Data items

>>>

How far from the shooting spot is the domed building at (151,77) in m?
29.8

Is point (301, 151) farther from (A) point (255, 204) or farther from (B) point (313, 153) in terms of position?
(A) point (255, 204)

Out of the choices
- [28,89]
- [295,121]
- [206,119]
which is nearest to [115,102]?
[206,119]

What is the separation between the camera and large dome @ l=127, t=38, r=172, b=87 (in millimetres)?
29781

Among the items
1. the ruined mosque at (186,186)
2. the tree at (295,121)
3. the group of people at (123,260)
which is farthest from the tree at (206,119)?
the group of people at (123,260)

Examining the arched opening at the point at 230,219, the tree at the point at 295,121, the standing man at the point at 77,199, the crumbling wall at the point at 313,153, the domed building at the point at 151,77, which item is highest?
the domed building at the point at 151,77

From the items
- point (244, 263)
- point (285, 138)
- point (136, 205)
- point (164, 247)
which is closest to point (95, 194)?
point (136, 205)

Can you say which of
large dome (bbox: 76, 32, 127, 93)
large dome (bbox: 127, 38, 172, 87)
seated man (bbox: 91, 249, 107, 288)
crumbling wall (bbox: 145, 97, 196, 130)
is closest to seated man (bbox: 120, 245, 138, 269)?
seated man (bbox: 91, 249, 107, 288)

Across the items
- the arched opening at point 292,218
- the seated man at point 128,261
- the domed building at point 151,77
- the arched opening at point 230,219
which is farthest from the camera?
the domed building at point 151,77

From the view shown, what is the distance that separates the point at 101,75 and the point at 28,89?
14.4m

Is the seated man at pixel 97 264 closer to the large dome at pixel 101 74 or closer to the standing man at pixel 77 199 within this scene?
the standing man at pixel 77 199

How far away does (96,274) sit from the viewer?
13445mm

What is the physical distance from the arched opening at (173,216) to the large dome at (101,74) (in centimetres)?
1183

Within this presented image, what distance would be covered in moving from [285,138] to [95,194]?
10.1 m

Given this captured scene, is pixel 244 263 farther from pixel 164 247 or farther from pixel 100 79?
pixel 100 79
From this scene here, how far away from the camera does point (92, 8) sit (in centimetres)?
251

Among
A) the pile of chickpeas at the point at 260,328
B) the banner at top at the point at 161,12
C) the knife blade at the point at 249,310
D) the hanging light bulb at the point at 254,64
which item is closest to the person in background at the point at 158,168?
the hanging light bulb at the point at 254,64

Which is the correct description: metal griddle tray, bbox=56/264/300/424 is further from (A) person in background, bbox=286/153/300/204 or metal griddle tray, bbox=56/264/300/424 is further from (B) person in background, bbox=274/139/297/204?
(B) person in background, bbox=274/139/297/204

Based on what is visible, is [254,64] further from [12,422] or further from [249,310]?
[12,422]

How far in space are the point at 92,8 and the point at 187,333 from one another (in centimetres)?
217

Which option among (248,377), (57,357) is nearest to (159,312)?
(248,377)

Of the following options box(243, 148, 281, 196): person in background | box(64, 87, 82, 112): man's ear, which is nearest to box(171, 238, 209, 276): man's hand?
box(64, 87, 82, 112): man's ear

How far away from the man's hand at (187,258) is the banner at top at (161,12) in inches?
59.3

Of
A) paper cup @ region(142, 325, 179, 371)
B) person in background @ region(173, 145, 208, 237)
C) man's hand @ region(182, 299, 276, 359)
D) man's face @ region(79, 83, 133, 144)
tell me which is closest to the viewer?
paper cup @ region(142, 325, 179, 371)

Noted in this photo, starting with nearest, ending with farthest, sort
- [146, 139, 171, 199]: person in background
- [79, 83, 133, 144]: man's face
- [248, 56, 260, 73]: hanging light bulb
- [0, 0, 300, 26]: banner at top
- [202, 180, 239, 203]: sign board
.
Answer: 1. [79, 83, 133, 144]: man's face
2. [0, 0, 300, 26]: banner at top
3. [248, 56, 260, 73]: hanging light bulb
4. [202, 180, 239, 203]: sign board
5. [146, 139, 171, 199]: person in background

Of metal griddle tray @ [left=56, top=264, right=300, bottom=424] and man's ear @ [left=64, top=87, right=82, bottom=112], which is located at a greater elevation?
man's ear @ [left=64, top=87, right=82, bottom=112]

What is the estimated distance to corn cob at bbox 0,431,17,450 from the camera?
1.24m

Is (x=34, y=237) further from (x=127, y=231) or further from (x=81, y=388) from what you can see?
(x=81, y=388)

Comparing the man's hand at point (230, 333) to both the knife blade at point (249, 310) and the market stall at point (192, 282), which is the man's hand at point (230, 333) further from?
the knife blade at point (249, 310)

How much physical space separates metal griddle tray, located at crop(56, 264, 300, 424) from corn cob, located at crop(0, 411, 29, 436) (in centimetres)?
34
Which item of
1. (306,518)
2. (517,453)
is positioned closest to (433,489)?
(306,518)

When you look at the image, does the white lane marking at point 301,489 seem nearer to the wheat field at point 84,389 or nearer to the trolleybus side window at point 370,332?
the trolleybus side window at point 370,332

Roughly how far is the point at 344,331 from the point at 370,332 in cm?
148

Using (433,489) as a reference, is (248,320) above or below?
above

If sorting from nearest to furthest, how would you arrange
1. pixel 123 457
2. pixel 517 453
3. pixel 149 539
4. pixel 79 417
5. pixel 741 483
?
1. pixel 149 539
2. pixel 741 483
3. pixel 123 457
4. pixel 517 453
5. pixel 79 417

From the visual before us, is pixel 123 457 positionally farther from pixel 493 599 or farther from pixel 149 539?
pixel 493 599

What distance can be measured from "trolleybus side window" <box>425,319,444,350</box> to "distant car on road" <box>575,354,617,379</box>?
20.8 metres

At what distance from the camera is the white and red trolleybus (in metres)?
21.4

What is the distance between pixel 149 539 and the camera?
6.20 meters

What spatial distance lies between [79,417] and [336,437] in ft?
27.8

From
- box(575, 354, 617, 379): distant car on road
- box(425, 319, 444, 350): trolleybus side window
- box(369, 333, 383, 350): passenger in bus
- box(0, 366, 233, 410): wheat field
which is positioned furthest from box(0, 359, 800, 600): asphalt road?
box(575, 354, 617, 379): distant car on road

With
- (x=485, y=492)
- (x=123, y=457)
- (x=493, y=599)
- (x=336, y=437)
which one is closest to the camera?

<<<

**JOB:**
Can you write out all the records again, putting "observer" in place of "camera" and leaving everything else unchanged?

**ANSWER FOR THE TASK:**
How far from the shooting spot is the domed building at (151,77) in m?
29.8

Is point (301, 151) farther from (A) point (255, 204) or farther from (B) point (313, 153) in terms of position?
(A) point (255, 204)

Out of the choices
- [28,89]
- [295,121]
- [206,119]
which is nearest to [115,102]?
[206,119]

What is the separation between the observer and large dome @ l=127, t=38, r=172, b=87 (in millimetres)?
29781

Among the items
1. the ruined mosque at (186,186)
2. the tree at (295,121)
3. the group of people at (123,260)
which is farthest from the tree at (206,119)?
the group of people at (123,260)

Examining the arched opening at the point at 230,219, the tree at the point at 295,121, the standing man at the point at 77,199, the crumbling wall at the point at 313,153, the domed building at the point at 151,77, which item is highest?
the domed building at the point at 151,77

From the items
- point (244, 263)
- point (285, 138)
- point (136, 205)
- point (164, 247)
which is closest to point (95, 194)?
point (136, 205)

Can you say which of
large dome (bbox: 76, 32, 127, 93)
large dome (bbox: 127, 38, 172, 87)
seated man (bbox: 91, 249, 107, 288)
crumbling wall (bbox: 145, 97, 196, 130)
is closest to seated man (bbox: 120, 245, 138, 269)?
seated man (bbox: 91, 249, 107, 288)

Across the items
- the arched opening at point 292,218
- the seated man at point 128,261
- the domed building at point 151,77
- the arched opening at point 230,219
which is farthest from the observer?
the domed building at point 151,77

From the view shown, what is the distance that separates the point at 101,75 and the point at 28,89?
14.4m

Is the seated man at pixel 97 264 closer to the large dome at pixel 101 74 or closer to the standing man at pixel 77 199 within this scene?
the standing man at pixel 77 199

How far away does (96,274) sit from the viewer?
13445mm

What is the physical distance from the arched opening at (173,216) to the large dome at (101,74) (in centimetres)?
1183

Within this presented image, what distance would be covered in moving from [285,138] to [95,194]?
10.1 m

Given this captured scene, is pixel 244 263 farther from pixel 164 247 or farther from pixel 100 79?
pixel 100 79
From this scene here, how far away from the observer does point (92, 8) sit (in centimetres)?
251

Among
A) the pile of chickpeas at the point at 260,328
B) the banner at top at the point at 161,12
C) the knife blade at the point at 249,310
D) the hanging light bulb at the point at 254,64
which item is closest to the person in background at the point at 158,168?
the hanging light bulb at the point at 254,64

Which is the correct description: metal griddle tray, bbox=56/264/300/424 is further from (A) person in background, bbox=286/153/300/204 or metal griddle tray, bbox=56/264/300/424 is further from (B) person in background, bbox=274/139/297/204?
(B) person in background, bbox=274/139/297/204

Based on what is visible, is [254,64] further from [12,422] or further from [249,310]?
[12,422]

How far in space are the point at 92,8 and the point at 187,333 from one another (in centimetres)?
217

Which option among (248,377), (57,357) is nearest to (159,312)?
(248,377)

Of the following options box(243, 148, 281, 196): person in background | box(64, 87, 82, 112): man's ear, which is nearest to box(171, 238, 209, 276): man's hand?
box(64, 87, 82, 112): man's ear

How far away from the man's hand at (187,258) is the banner at top at (161,12) in inches?
59.3

Of
A) paper cup @ region(142, 325, 179, 371)
B) person in background @ region(173, 145, 208, 237)
C) man's hand @ region(182, 299, 276, 359)
D) man's face @ region(79, 83, 133, 144)
tell me which is closest to the viewer?
paper cup @ region(142, 325, 179, 371)

Noted in this photo, starting with nearest, ending with farthest, sort
- [146, 139, 171, 199]: person in background
- [79, 83, 133, 144]: man's face
- [248, 56, 260, 73]: hanging light bulb
- [0, 0, 300, 26]: banner at top
- [202, 180, 239, 203]: sign board
.
Answer: 1. [79, 83, 133, 144]: man's face
2. [0, 0, 300, 26]: banner at top
3. [248, 56, 260, 73]: hanging light bulb
4. [202, 180, 239, 203]: sign board
5. [146, 139, 171, 199]: person in background

Of metal griddle tray @ [left=56, top=264, right=300, bottom=424] and man's ear @ [left=64, top=87, right=82, bottom=112], which is located at a greater elevation?
man's ear @ [left=64, top=87, right=82, bottom=112]

What is the estimated distance to corn cob at bbox 0,431,17,450 from the observer?
1.24m

Is (x=34, y=237) further from (x=127, y=231) or further from (x=81, y=388) from what you can see?
(x=81, y=388)

Comparing the man's hand at point (230, 333) to both the knife blade at point (249, 310) and the market stall at point (192, 282), which is the man's hand at point (230, 333) further from?
the knife blade at point (249, 310)

How much physical space separates metal griddle tray, located at crop(56, 264, 300, 424) from corn cob, located at crop(0, 411, 29, 436) (in centimetres)?
34
Which item of
1. (306,518)
2. (517,453)
is positioned closest to (433,489)?
(306,518)

When you look at the image, does the white lane marking at point 301,489 seem nearer to the wheat field at point 84,389 or nearer to the trolleybus side window at point 370,332?
the trolleybus side window at point 370,332

Roughly how far is the point at 344,331 from the point at 370,332 in cm?
148

Using (433,489) as a reference, is (248,320) above or below?
above

If sorting from nearest to furthest, how would you arrange
1. pixel 123 457
2. pixel 517 453
3. pixel 149 539
4. pixel 79 417
5. pixel 741 483
?
1. pixel 149 539
2. pixel 741 483
3. pixel 123 457
4. pixel 517 453
5. pixel 79 417

From the visual before us, is pixel 123 457 positionally farther from pixel 493 599 or farther from pixel 149 539?
pixel 493 599

What distance can be measured from "trolleybus side window" <box>425,319,444,350</box> to "distant car on road" <box>575,354,617,379</box>?
20.8 metres

At what distance from the observer is the white and red trolleybus (in metres)?
21.4

What is the distance between pixel 149 539 and the observer?
6.20 meters

What spatial distance lies between [79,417] and [336,437] in ft?
27.8

From
- box(575, 354, 617, 379): distant car on road
- box(425, 319, 444, 350): trolleybus side window
- box(369, 333, 383, 350): passenger in bus
- box(0, 366, 233, 410): wheat field
which is positioned furthest from box(0, 359, 800, 600): asphalt road?
box(575, 354, 617, 379): distant car on road

With
- (x=485, y=492)
- (x=123, y=457)
- (x=493, y=599)
- (x=336, y=437)
which one is closest to the observer?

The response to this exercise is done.